Production guide

Edit this page Create issue

gVisor adds additional layers of defense to your containers, but comes with some performance overhead. This page discusses best practices how and where to integrate sandboxing within your production stack, to take full advantage of gVisor’s security benefits while minimizing overhead.

The role of sandboxing in your production stack

At its core, gVisor sandboxes your containers, isolating them from the host’s Linux kernel and from each other.

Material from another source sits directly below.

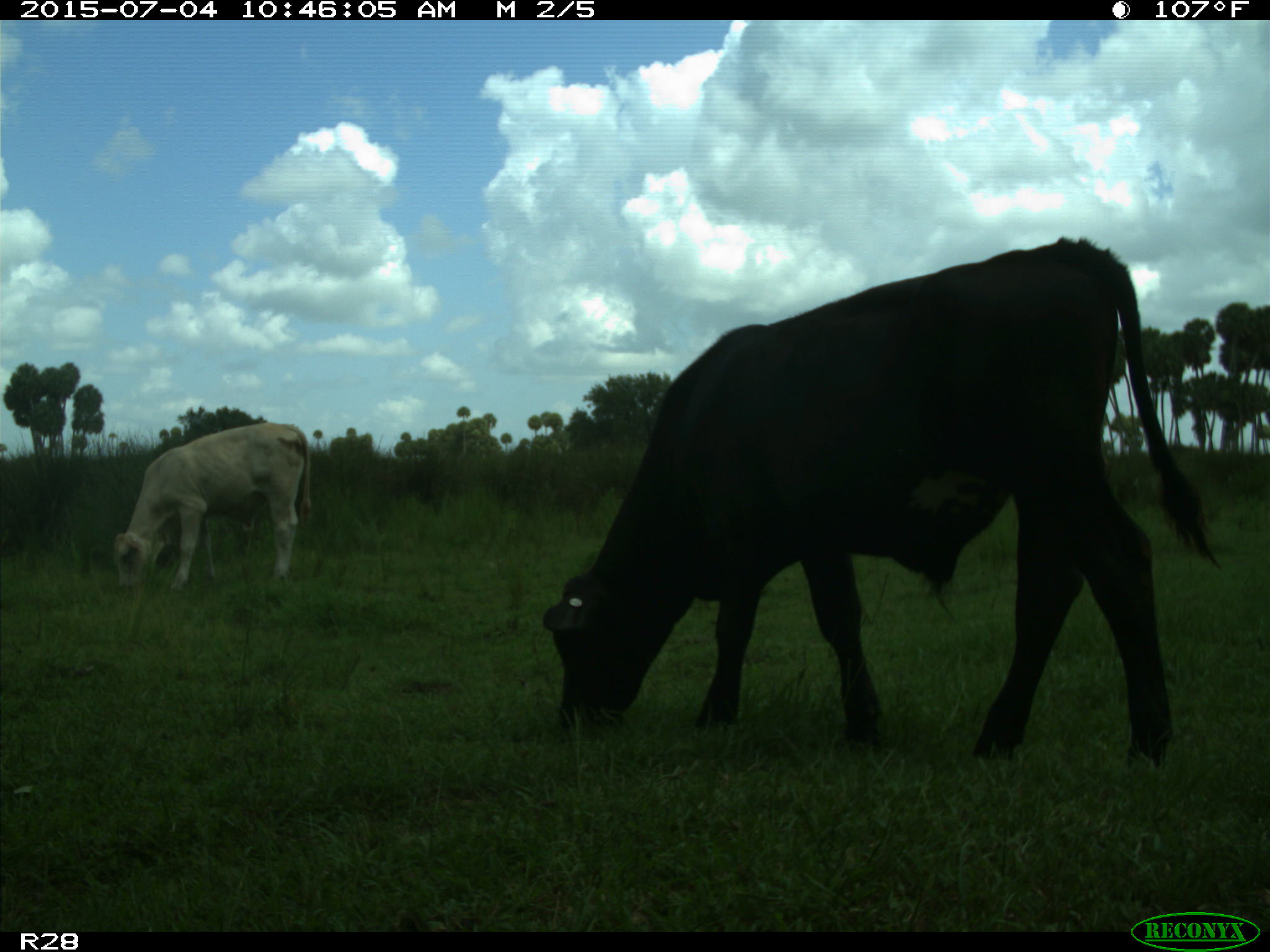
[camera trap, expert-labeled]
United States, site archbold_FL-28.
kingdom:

This is relevant to your production stack for the following use-cases:

  • Hardening externally-reachable endpoints, such as user-facing load balancers, web servers, public API endpoints, etc.
  • Providing defense-in-depth protection for critical workloads handling sensitive information and/or under security compliance requirements, e.g. payment processing, sensitive data analysis pipelines.
  • Safely operating a multi-tenancy environment with security isolation, such as when operating an app platform for multiple third-party customers.
  • Providing additional features to your container stack, such as intrusion detection and checkpoint save/restore.
  • Safely running untrusted code, such as when running third-party/user-provided code, or for software forensics. Note: This guide is not appropriate for this use-case, and will instead focus on how to run an existing trusted stack with gVisor.

While gVisor is able to sandbox any application, it should generally not be used to sandbox every application.

Attack surface reduction

Because sandboxing comes with some performance overhead, you should first investigate ways to reduce your outside attack surface (without such overhead) as much as possible, prior to introducing sandboxing into your production stack at all.

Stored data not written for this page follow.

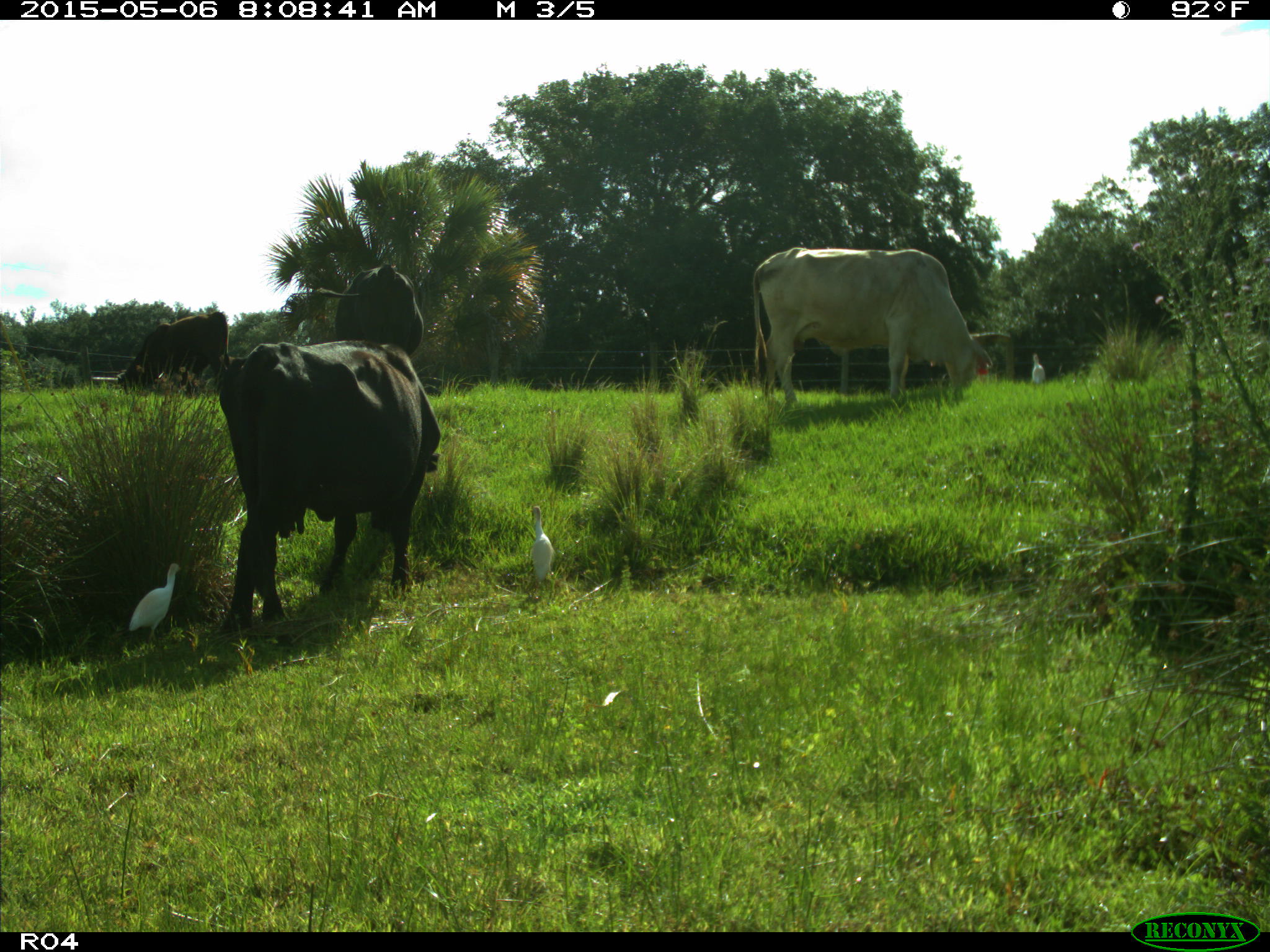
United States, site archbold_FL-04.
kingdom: Animalia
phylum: Chordata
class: Mammalia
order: Artiodactyla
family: Bovidae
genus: Bos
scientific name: Bos taurus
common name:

Consider running non-user-facing workloads in a separate virtual network, and only run the user-facing entry points into this network in a sandbox. You can also rely on network security with a service mesh like Istio to prevent network traffic from arriving at sensitive endpoints, though note that such solutions have their own performance overhead.

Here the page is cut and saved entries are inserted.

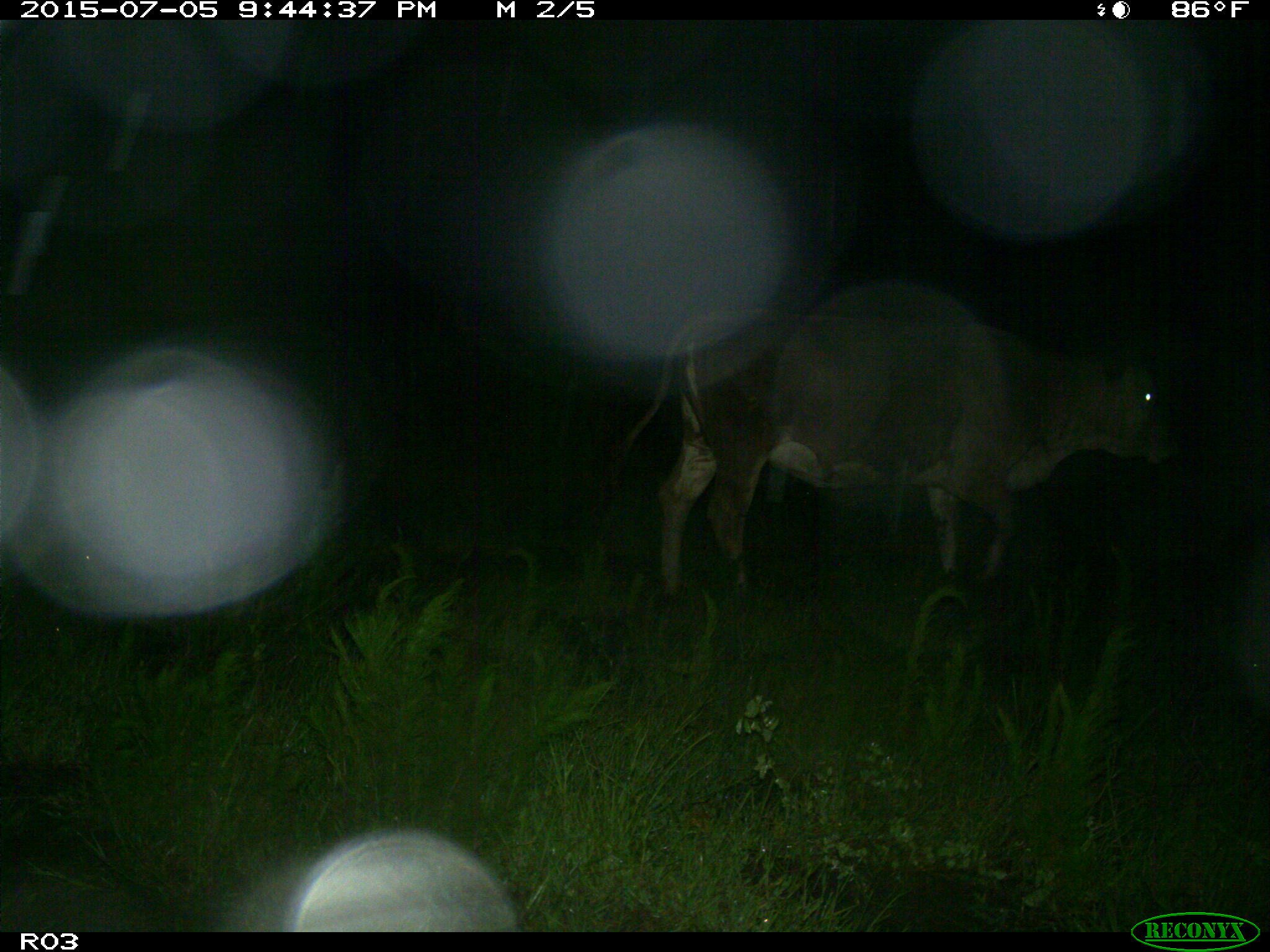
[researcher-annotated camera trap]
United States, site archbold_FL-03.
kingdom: Animalia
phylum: Chordata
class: Mammalia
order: Artiodactyla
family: Bovidae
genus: Bos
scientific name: Bos taurus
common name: domestic cow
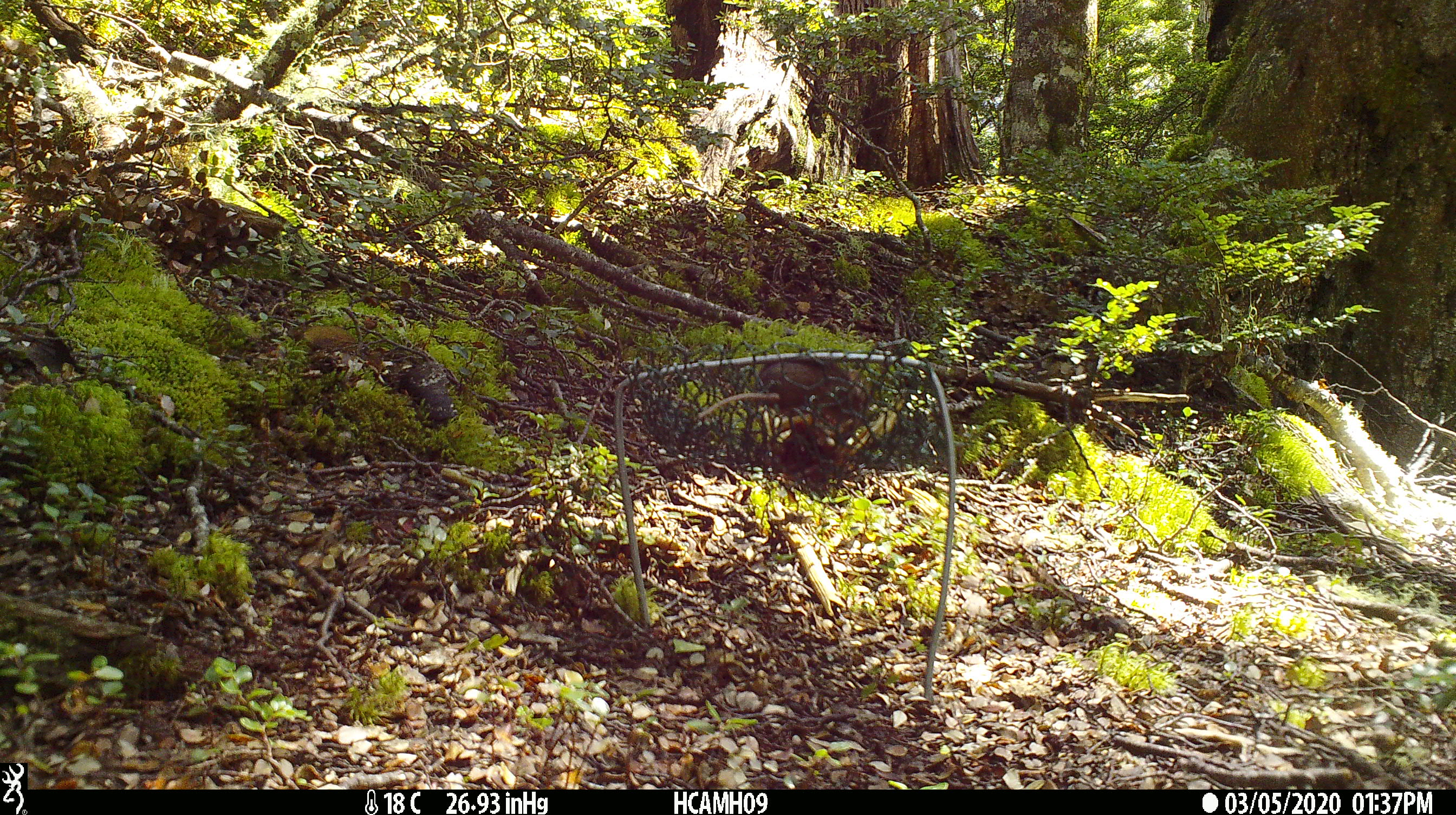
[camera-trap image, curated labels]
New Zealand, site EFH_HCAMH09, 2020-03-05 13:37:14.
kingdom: Animalia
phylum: Chordata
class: Mammalia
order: Rodentia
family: Muridae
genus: Mus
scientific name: Mus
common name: mouse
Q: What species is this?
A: Mouse (Mus).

If using a Cloud provider, consider using your provider’s hosted application solutions, rather than rolling your own solution (sandboxed or not). This simultaneously reduces your ops burden, the overall attack surface you are personally responsible for, and most likely your overall Cloud provider charges. For example, if using Google Cloud, consider:

These parts of your stack coincide with where sandboxing performance overhead is most prevalent, so keeping them outside of your sandboxed perimeter provides significant benefits.

Security/performance trade-off

Once you’ve reduced your attack surface and have identified the components of your production stack that may benefit from sandboxing, you still need to determine whether the security benefits sandboxing provides are worth the performance overhead.

gVisor protects your workload by intercepting system calls and emulating them in userspace. This shields the host Linux kernel and the sandboxed application from each other, protecting against most Linux CVEs, container escape vulnerabilities, and making remote privilege-escalation attacks less impactful. See Security Model for more details.

On the other hand, sandboxing has a performance penalty. This overhead is multi-faceted and highly depends on the behavior of the workload being sandboxed. As a general guideline, I/O-heavy (e.g. databases) and network-heavy (e.g. load balancers) workloads will see degraded performance, whereas CPU-bound workloads (e.g. API servers, non-static web servers, data pipelines) will see minimal or no overhead. See Performance Guide for more details and data.

Ultimately, the decision of whether to run each workload in a sandbox or not comes down to a balancing decision between:

  • Sensitivity of your critical data
  • Applicable compliance obligations and regulations
  • Your organization’s budget and PR risk tolerance
  • Your application’s performance requirements
  • Overall security diligence

The following diagram summarizes the security/performance tradeoff for various approaches of adding sandboxing to a typical stack.

Sandboxing tradeoff

Configuring gVisor for optimal performance

Once you’ve identified the workloads that absolutely need sandboxing, it is worth spending some time to configure gVisor for optimal performance.

Choosing a platform

gVisor supports multiple low-level implementations called Platforms (See Platform architecture for a detailed overview). Picking the right platform for your environment is the highest-impact performance decision.

GKE Sandbox uses an optimized, custom platform which will provide good performance with no tuning required.

When using gVisor outside of GKE Sandbox, we recommend running gVisor on bare-metal machines (not VMs). In such a setup, use the KVM platform for best performance.

If you absolutely must run gVisor in a virtual machine, we recommend using the systrap platform. This platform has the most flexibility, but its performance will lag behind that of KVM.

Configure Platform »

Optimizing I/O performance

File I/O is typically the most impacted performance characteristic of a gVisor-sandboxed workload. Because gVisor is a general-purpose sandbox, its default configuration must support all possible I/O interaction patterns. However, you can configure gVisor to use more aggressive caching policies where it makes sense.

Configure Filesystem »

Optimizing network performance

Networking is typically the second most-impacted performance characteristic of a gVisor-sandboxed workload. gVisor implements its own network stack, which is optimized for security over performance. If your application is semi-trusted and network performance is paramount, you can optionally enable Network Passthrough to use the host’s (Linux’s) network stack, rather than gVisor’s own.

Configure Networking »

Optimizing MM performance

gVisor will make transparent huge pages (THP) available to applications if provided by the host Linux kernel. Linux disables this feature by default; to enable it, write “advise” to the file /sys/kernel/mm/transparent_hugepage/shmem_enabled. Performance effects of THP vary by workload and platform; KVM platform performance in particular can benefit greatly from enabling THP.